It is even more telling that „objection of conscience” even exists as an option in a country that abolished compulsory military service in 2011. No-one can be forced to join the army. The only way to get in is to truly want to get in. You need to apply for the job and, if found eligible after tests and a job interview, be accepted. Asking yourself whether your conscience will allow you to be a soldier should logically be part of anyone’s decisionmaking process beforethey apply. Or at least, before they accept. „Soldier” is a profession with a straightforward job description, after all.

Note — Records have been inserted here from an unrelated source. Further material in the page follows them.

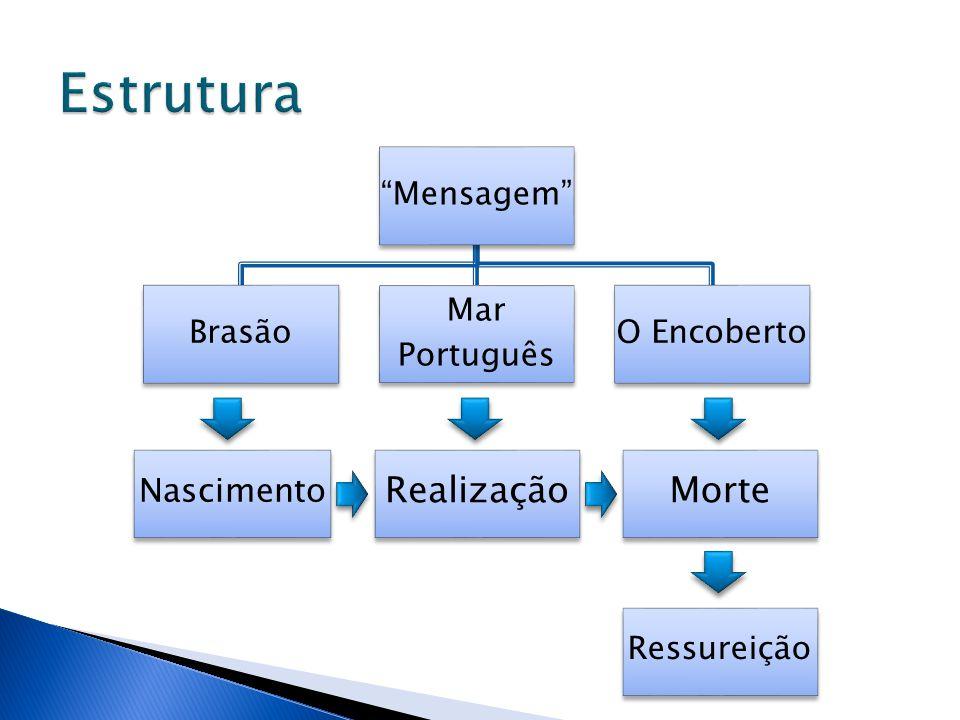 """""""Mensagem"""" Brasão Mar Português O Encoberto Nascimento RealizaçãoMorte Ressureição"""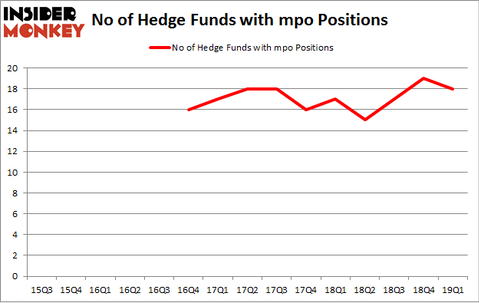 No of Hedge Funds with MPO Positions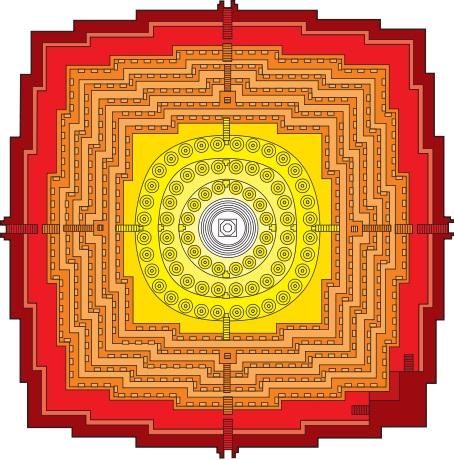 Borobudur mandala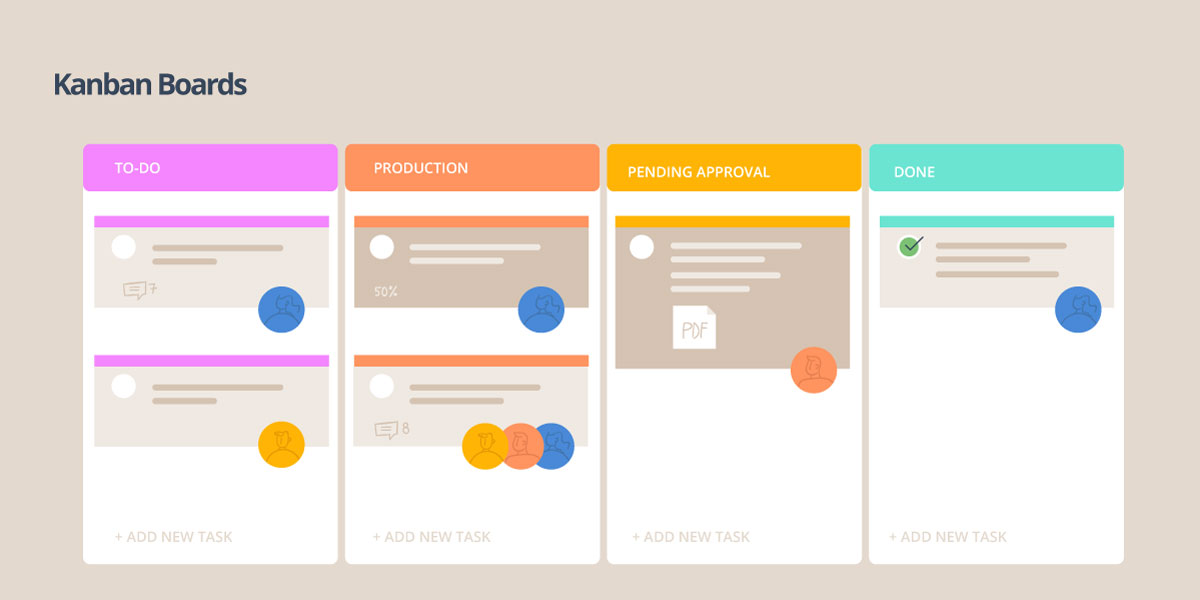 visual task management - kanban boards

Except that is not at all how the Bundeswehr has been describing the job. The lack of combat morale is (also) the result of a recruiting strategy that has focused on describing the Bundeswehr as a „modern employer” with all kinds of benefits and amenities, rather than a workplace where you may have to kill, and risk being killed, to defend your country. Now soldiers begin to realize that in case of a war, the army will not be a workplace where home office is an option. 

Parallel to all this, Olaf Scholz’ leftwing government has focused on weeding out soldiers who are thought to be „rightwing”, including spying on what they say in online chats. Some opinion polls  show that conservatives and citizens with a rightwing worldview are more willing to defend their country than liberals. That’s certainly true for Hungary, but even liberal and/or leftwing Hungarians would be more than twice as likely to fight than Germans on average.

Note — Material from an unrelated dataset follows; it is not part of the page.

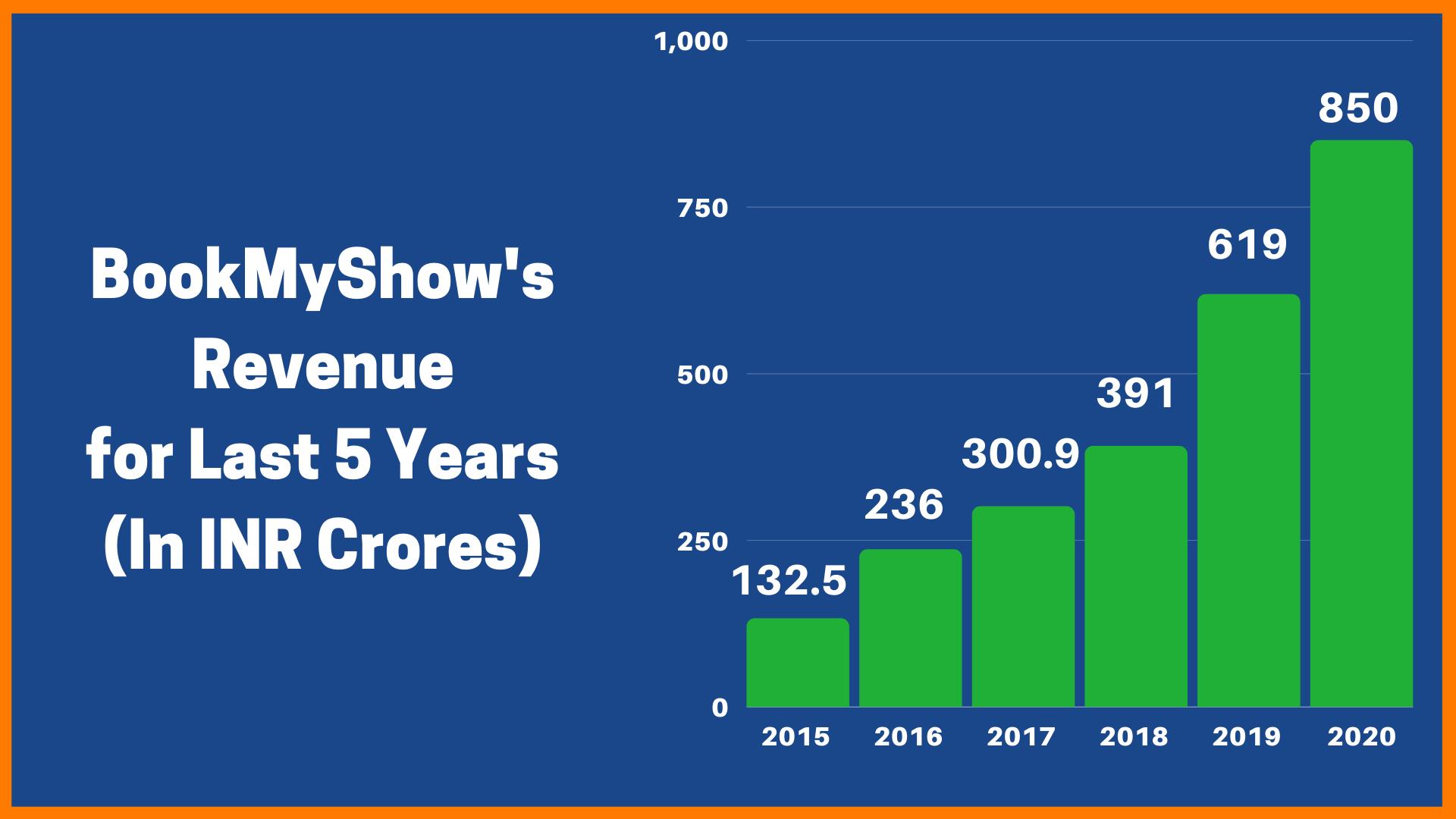 BookMyShow Revenue Model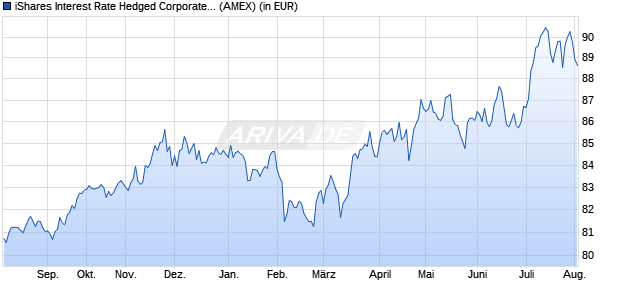 Performance des iShares Interest Rate Hedged Corporate Bond ETF (ISIN US46431W7056)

Then there is the demographic problem. Germany’s society is ageing. There are less and less men of military age.  For this reason, but also to improve its public image in an ever more ethnically mixed society, the Bundeswehr has actively sought to increase the number of soldiers with a non-German ethnic background. By 2016, 26 percent of privates (simple soldiers) already had at least one parent who was not born a German citizen. The ratio is much lower for officers (seven percent). Most of these soldiers with a „migrant background” come from Russian-German families. In 2019, the defense ministry also estimated that around 3000 soldiers were Muslims.

But none of this has been enough to boost troop strength. 

Beyond finding enough soldiers, the question is whether they would be willing to defend their country in case of a war. Germany has mismanaged and weakened its armed forces for decades. 

There is strong support in German society for defending Ukraine. In January 2023, 41 percent of respondents said the level of German arms sales and donations to Ukraine was satisfying, another 25 percent said more was needed. But – as indicated earlier – only 18 percent of citizens say they would fight for their own country.

The remaining 82 percent seem to hope that someone else would defend them.